Wota decoding very slow for large objects #32

New Issue

john · 2025-06-08T16:35:39Z

john commented

2025-06-08 16:35:39 +00:00

Take recommendations from here into consideration:

Here’s what the profile is really telling us and the quickest wins you’re likely to feel on-CPU.

Stop allocating so much

a. ObjectRef push/pop
wota_stack_push/pop() does a malloc/free for every nested object. Even though each call is only ~1 µs, at deep recursion it adds up.

// One-time pool; grows by chunks of e.g. 256 nodes.
typedef struct RefPool {
ObjectRef *free_list;
ObjectRef *chunk_list;
} RefPool;

static ObjectRef *pool_alloc(RefPool *p) {
if (!p->free_list) {
// allocate a new chunk
ObjectRef *chunk = malloc(sizeof(ObjectRef) * 256);
for (int i = 0; i < 256; ++i) {
chunk[i].next = p->free_list;
p->free_list = &chunk[i];
}
// link so we can free the whole chunk once
chunk[0].next = p->chunk_list;
p->chunk_list = chunk;
}
ObjectRef *r = p->free_list;
p->free_list = r->next;
return r;
}

static void pool_free(RefPool *p, ObjectRef *r) {
r->next = p->free_list;
p->free_list = r;
}
Replace the malloc/free pair with pool_alloc/pool_free and release the chunks once at the very end (wota_stack_free). That alone removes ~1 ms in your trace.

b. wota_buffer_grow hotspots
Every write_* does an alloc check. You spend > 5 ms of the 89 ms in realloc.

Reserve once: estimate object_count * 16 bytes and call wota_buffer_reserve(&wb, guess) before encoding. If you don’t want heuristics, double the growth factor (from ×2 to ×4 or ×8) so you call system realloc far less often.
2. Trim property enumeration cost

JS_GetOwnPropertyNames + JS_IsFunction + JS_AtomToCStringLen dominates the encode profile.

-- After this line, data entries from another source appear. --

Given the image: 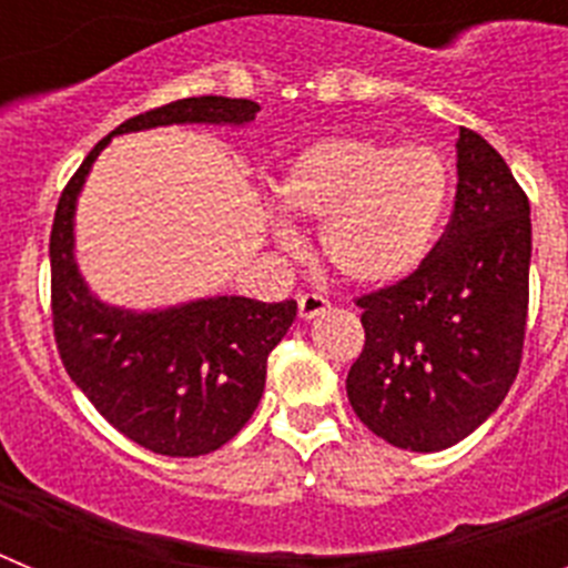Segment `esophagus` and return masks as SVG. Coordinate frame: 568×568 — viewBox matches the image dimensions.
<instances>
[{
  "mask_svg": "<svg viewBox=\"0 0 568 568\" xmlns=\"http://www.w3.org/2000/svg\"><path fill=\"white\" fill-rule=\"evenodd\" d=\"M327 307H329V301L324 298V295H318V293L298 295V315L304 321L315 318V315H321V313H327Z\"/></svg>",
  "mask_w": 568,
  "mask_h": 568,
  "instance_id": "obj_1",
  "label": "esophagus"
}]
</instances>
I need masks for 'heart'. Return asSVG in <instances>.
Instances as JSON below:
<instances>
[{
    "mask_svg": "<svg viewBox=\"0 0 568 568\" xmlns=\"http://www.w3.org/2000/svg\"><path fill=\"white\" fill-rule=\"evenodd\" d=\"M284 210L321 223V253L361 287H386L424 264L449 204V168L424 144L329 135L307 144L278 182ZM281 247H298L287 222H275Z\"/></svg>",
    "mask_w": 568,
    "mask_h": 568,
    "instance_id": "heart-1",
    "label": "heart"
}]
</instances>
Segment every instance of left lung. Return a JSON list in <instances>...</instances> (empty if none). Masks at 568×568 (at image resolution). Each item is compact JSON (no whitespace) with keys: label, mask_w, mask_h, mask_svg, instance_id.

a. Avoid stringifying atoms unless you really need UTF-8
Inside encode_object_properties you immediately do

const char *prop_name = JS_AtomToCStringLen(ctx, &plen, atoms[i]);
wota_write_text_len(&enc->wb, prop_name, plen);
Converting every atom to UTF-8 allocates and scans the string. 7 ms of the 89 ms is just JS_AtomToCStringLen, another ~4 ms freeing those strings.

Instead:

Encode the atom id (uint32_t) directly.
Put a one-time atom-dictionary after the value section (exactly what QuickJS’s own binary serializer does).
If you must stay format-compatible, cache the result:
typedef struct {
JSAtom atom;
const char utf8; // interned
size_t len;
} AtomCacheEntry;
kh_map(JSAtom, AtomCacheEntry) cache = ...; // use khash or stb_ds

// lookup-or-insert here; free cache once after encode
Even a simple LRU of 128 atoms removes ~10–15 % of encode time for property-heavy objects.

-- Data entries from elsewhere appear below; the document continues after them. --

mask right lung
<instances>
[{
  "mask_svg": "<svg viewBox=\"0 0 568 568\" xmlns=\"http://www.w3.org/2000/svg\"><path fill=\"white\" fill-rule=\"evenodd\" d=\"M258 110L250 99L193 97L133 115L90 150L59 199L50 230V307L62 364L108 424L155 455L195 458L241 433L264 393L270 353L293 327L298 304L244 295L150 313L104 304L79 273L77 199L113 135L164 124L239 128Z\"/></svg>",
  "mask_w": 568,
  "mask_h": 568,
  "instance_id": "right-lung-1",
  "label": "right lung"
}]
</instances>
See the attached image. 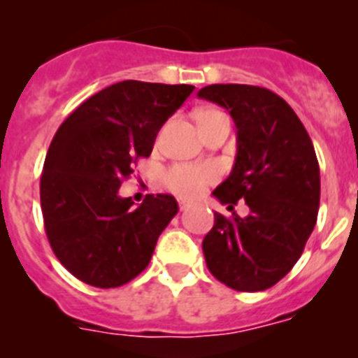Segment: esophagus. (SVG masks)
<instances>
[{
    "instance_id": "1",
    "label": "esophagus",
    "mask_w": 358,
    "mask_h": 358,
    "mask_svg": "<svg viewBox=\"0 0 358 358\" xmlns=\"http://www.w3.org/2000/svg\"><path fill=\"white\" fill-rule=\"evenodd\" d=\"M189 206H192V202L189 201H185V199H181V201H179V208H181V210H188Z\"/></svg>"
}]
</instances>
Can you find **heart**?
I'll return each instance as SVG.
<instances>
[{
  "instance_id": "heart-1",
  "label": "heart",
  "mask_w": 358,
  "mask_h": 358,
  "mask_svg": "<svg viewBox=\"0 0 358 358\" xmlns=\"http://www.w3.org/2000/svg\"><path fill=\"white\" fill-rule=\"evenodd\" d=\"M215 116H224L218 110H206L202 113L199 122L210 120ZM217 179V170L208 164H173L164 172V185L169 186L172 192L185 197H194L201 194L202 188Z\"/></svg>"
}]
</instances>
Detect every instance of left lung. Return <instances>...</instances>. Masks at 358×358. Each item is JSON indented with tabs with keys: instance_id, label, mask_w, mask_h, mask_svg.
Here are the masks:
<instances>
[{
	"instance_id": "8db88e82",
	"label": "left lung",
	"mask_w": 358,
	"mask_h": 358,
	"mask_svg": "<svg viewBox=\"0 0 358 358\" xmlns=\"http://www.w3.org/2000/svg\"><path fill=\"white\" fill-rule=\"evenodd\" d=\"M199 98L224 107L236 125V157L213 195L248 217L215 213L202 240L210 273L229 289L258 292L276 285L299 260L317 220L321 176L314 145L292 107L273 91L211 84Z\"/></svg>"
}]
</instances>
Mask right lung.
I'll use <instances>...</instances> for the list:
<instances>
[{
    "instance_id": "1",
    "label": "right lung",
    "mask_w": 358,
    "mask_h": 358,
    "mask_svg": "<svg viewBox=\"0 0 358 358\" xmlns=\"http://www.w3.org/2000/svg\"><path fill=\"white\" fill-rule=\"evenodd\" d=\"M194 90L118 82L82 102L57 131L41 176L44 229L59 262L87 285L134 280L179 211L169 194L147 195L136 208L118 189Z\"/></svg>"
}]
</instances>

b. Filter functions without JS_GetProperty
Calling JS_GetProperty just to check “is it a function?” is overkill. Use the faster JS_GetOwnPropertyInternal with JS_PROP_HAS_VALUE plus a quick tag check, or look at the property flags that JS_GetOwnPropertyNames already gave you (ptab[i].is_enumerable && !ptab[i].is_symbol etc.). That lets you avoid most calls to JS_GetProperty, JS_FreeValue, JS_IsFunction.

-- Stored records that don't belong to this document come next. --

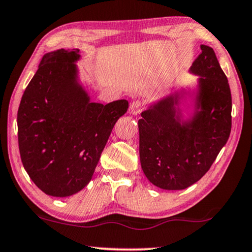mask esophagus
Instances as JSON below:
<instances>
[{"mask_svg": "<svg viewBox=\"0 0 252 252\" xmlns=\"http://www.w3.org/2000/svg\"><path fill=\"white\" fill-rule=\"evenodd\" d=\"M143 108H144L143 102L139 101V100H137V101H133L132 104L130 105L129 112H130V114L137 115V114H139V113L141 112V109H143Z\"/></svg>", "mask_w": 252, "mask_h": 252, "instance_id": "34e87169", "label": "esophagus"}]
</instances>
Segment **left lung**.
Returning a JSON list of instances; mask_svg holds the SVG:
<instances>
[{
    "mask_svg": "<svg viewBox=\"0 0 252 252\" xmlns=\"http://www.w3.org/2000/svg\"><path fill=\"white\" fill-rule=\"evenodd\" d=\"M189 73L197 75L193 91H175L141 113V169L162 189H185L203 177L225 144L232 127V95L214 49L201 45ZM189 95L192 111L183 119L180 104Z\"/></svg>",
    "mask_w": 252,
    "mask_h": 252,
    "instance_id": "left-lung-1",
    "label": "left lung"
}]
</instances>
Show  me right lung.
<instances>
[{"mask_svg":"<svg viewBox=\"0 0 252 252\" xmlns=\"http://www.w3.org/2000/svg\"><path fill=\"white\" fill-rule=\"evenodd\" d=\"M79 49L48 52L25 90L17 115L23 165L33 183L51 196L66 197L92 178L126 99L92 102L81 83Z\"/></svg>","mask_w":252,"mask_h":252,"instance_id":"add662e5","label":"right lung"}]
</instances>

Decode: turn the quadratic property builder into linear

Almost the entire 250 ms is JS_SetProperty thrashing object shapes:

QuickJS creates a new shape every time you add a property to a plain object that still has the default “shape hash table”.
When you add them one-by-one the engine clones / hashes / reallocs repeatedly.
a. Pre-allocate the shape once
QuickJS exposes an internal (JS_DefinePropertyValueList in newer trees). Build an array of {atom, value} pairs and define them in one call:

JSPropertyEnum *ptab = js_malloc(ctx, num * sizeof(*ptab));
JSValue *vals = js_malloc(ctx, num * sizeof(*vals));
...
obj = JS_NewObject(ctx);
JS_DefinePropertyValueList(ctx, obj, ptab, vals, num, JS_PROP_C_W_E);
Performance difference: 10–20× faster object construction.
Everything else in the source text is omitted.